We been successful in securing new powers to take action over unauthorised traveller encampments after the High Court of Justice granted an injunction to protect council-owned sites.
The injunction, granted last Thursday (1 November), will last for three months in the first instance and bans any encampment on 95 sites within Hertsmere, including public parks, car parks and green spaces, unless planning permission has been obtained from the council or granted by a Planning Inspector.
As well as covering residential uses, the injunction also bans the disposal of waste on all 95 sites.
Objections can be raised during this three-month period and once this ends, we will apply to have the injunction extended for five years.
Since May 2018, there have been at least 16 unauthorised encampments on our land, many with large groups of between 50-75 people and 30-50 vehicles, mobile homes and caravans, as well as a number of dogs.

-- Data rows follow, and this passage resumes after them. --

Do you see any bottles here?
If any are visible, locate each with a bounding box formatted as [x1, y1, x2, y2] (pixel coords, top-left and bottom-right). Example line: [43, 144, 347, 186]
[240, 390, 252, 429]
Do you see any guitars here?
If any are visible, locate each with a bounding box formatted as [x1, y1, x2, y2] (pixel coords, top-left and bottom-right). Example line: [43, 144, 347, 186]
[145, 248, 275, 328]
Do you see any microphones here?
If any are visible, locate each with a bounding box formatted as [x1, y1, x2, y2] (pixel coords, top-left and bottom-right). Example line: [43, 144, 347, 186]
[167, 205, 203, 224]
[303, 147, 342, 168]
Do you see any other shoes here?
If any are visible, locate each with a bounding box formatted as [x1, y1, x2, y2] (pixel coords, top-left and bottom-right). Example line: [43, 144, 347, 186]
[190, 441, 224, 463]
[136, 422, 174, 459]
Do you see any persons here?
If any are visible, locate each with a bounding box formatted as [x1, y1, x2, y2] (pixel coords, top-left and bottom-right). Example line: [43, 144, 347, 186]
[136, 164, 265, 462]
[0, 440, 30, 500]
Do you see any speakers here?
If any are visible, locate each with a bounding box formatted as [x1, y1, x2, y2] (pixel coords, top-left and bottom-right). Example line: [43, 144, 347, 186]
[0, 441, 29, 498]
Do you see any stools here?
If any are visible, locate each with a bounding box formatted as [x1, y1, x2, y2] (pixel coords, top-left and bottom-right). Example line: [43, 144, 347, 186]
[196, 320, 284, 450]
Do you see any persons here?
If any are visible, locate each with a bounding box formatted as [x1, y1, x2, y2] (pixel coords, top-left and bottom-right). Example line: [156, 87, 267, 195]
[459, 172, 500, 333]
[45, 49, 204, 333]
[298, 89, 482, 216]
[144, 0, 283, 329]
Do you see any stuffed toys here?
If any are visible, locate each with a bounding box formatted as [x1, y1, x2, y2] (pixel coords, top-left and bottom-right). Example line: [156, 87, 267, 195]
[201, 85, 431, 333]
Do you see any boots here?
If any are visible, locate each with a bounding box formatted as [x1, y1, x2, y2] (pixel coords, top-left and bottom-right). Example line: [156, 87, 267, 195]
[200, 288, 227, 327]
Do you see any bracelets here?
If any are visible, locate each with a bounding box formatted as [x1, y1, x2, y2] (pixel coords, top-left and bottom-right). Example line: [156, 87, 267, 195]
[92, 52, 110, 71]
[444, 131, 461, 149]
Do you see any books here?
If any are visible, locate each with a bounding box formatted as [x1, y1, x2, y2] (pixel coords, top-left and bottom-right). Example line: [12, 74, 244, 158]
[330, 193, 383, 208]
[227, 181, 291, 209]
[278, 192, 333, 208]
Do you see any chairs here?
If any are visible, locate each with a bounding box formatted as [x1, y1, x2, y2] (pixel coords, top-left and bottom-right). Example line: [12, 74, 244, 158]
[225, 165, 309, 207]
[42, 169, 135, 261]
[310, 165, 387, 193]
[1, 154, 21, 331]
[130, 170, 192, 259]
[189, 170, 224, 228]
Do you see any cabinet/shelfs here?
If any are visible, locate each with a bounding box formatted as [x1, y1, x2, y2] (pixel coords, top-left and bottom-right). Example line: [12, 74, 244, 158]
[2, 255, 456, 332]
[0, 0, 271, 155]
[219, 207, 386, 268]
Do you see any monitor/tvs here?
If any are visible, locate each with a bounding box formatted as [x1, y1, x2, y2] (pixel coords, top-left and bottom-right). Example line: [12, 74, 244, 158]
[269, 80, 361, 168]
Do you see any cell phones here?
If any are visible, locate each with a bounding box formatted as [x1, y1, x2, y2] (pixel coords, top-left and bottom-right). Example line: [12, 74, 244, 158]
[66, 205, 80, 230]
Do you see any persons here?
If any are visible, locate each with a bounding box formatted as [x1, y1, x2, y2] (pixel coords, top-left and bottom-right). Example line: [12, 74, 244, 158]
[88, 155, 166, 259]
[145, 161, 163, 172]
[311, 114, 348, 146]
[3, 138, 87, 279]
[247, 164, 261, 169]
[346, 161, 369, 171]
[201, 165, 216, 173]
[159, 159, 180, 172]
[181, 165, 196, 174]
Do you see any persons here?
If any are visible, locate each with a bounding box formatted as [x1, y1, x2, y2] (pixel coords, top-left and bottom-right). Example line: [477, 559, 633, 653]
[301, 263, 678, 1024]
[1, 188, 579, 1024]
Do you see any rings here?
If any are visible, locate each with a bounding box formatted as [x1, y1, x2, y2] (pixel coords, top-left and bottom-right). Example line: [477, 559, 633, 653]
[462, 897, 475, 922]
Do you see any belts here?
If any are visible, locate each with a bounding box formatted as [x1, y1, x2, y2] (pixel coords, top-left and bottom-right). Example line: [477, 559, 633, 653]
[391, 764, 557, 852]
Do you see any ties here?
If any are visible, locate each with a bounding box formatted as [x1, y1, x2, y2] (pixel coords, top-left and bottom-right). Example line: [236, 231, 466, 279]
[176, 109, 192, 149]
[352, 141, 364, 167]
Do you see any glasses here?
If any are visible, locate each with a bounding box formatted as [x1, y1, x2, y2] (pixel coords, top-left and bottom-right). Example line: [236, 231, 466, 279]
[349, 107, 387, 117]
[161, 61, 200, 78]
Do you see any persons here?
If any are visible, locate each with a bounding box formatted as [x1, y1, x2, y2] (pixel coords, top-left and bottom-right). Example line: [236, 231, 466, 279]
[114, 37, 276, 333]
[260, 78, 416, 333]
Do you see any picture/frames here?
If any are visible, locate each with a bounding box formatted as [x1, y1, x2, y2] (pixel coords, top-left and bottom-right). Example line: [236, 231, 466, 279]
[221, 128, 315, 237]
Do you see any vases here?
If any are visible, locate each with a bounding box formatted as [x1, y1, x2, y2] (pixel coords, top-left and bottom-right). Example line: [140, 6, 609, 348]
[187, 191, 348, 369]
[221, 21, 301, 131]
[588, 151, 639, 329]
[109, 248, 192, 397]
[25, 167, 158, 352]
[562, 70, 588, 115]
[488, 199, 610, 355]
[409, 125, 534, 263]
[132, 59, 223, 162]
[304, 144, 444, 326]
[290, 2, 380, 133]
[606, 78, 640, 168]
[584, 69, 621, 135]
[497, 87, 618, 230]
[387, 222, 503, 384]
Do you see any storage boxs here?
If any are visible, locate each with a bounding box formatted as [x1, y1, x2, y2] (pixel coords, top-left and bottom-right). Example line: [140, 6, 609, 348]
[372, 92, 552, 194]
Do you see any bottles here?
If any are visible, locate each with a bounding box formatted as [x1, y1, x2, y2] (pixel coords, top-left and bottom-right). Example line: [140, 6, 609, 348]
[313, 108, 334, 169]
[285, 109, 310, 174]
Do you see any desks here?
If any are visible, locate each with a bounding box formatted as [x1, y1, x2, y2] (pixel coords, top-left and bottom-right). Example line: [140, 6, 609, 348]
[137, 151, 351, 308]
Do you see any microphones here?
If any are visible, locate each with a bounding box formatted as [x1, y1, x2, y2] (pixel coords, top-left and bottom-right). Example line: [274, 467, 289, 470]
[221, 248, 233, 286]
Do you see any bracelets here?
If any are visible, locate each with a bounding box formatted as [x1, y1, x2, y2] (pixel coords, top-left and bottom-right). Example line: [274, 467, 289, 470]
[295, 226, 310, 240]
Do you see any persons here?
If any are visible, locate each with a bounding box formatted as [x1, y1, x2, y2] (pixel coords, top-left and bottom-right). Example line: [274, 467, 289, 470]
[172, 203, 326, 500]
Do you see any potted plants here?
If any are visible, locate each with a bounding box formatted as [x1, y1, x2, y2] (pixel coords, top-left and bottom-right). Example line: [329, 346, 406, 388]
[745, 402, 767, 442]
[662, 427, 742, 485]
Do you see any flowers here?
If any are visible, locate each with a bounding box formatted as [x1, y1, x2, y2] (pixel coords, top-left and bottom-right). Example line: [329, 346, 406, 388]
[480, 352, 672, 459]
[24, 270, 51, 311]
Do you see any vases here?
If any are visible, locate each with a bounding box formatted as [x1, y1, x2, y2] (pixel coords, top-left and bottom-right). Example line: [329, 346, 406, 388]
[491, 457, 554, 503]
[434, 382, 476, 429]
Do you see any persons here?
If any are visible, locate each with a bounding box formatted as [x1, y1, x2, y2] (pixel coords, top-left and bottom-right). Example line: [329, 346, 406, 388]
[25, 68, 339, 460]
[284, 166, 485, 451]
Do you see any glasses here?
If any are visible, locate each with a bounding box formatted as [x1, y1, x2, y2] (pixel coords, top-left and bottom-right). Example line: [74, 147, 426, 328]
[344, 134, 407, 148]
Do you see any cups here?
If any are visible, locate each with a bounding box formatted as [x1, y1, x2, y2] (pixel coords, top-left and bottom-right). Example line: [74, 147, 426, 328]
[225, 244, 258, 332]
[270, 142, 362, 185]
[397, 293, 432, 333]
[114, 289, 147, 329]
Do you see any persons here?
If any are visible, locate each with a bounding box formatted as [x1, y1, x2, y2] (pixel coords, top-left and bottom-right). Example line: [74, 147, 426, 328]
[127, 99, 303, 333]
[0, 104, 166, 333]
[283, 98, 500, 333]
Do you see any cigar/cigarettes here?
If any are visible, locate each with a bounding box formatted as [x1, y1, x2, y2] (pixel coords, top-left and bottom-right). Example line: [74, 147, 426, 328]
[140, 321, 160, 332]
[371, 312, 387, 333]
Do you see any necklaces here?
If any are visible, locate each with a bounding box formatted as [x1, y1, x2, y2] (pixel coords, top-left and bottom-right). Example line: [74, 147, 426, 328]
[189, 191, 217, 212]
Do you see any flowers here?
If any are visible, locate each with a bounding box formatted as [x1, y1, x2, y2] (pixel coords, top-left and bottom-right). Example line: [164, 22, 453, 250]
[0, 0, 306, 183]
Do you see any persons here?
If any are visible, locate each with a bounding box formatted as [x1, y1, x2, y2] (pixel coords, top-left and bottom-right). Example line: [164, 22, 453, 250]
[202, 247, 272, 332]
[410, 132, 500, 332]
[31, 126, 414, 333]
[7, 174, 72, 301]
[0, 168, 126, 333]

The court heard that human and animal excrement had been found following the encampments, along with domestic and industrial waste that had been dumped on the land, including building materials, glass and asbestos.
Cllr Seamus Quilty, Portfolio Holder for Environment and Transport, said: “I am very pleased with the outcome of the hearing and would like to congratulate all our staff who contributed to making this application a success.
“The traveller encampments have presented us, our partners and local communities with significant challenges, which we have been working hard to tackle.
“In response, we have taken a number of measures to better protect our parks and, with each encampment, have followed the correct legal procedures. This has entailed issuing a Notice of Direction for the travellers to leave before pursuing a Removal Order through the courts if they have not already left.
“However, this process can take time, which can cause frustration for the public, many of whom would like to see the situation resolved more quickly.
“Every encampment has also brought a significant workload for our officers who have had to conduct welfare assessments, serve notices, attend court hearings, conduct evictions and arrange for the clean-up of sites, all at significant financial cost to local taxpayers.
“The injunction will enable us to respond more effectively and prevent these encampments in the first place because anyone who deliberately breaches the injunction will face potential arrest, committal to prison and an unlimited fine.”
The injunction application received support from Hertfordshire Constabulary.
Chief Inspector Steve O’Keeffe, of Hertfordshire Constabulary, said: “I fully supported Hertsmere Borough Council in seeking alternative legal measures within civil law to protect the rights and privileges of local residents and businesses in the area.”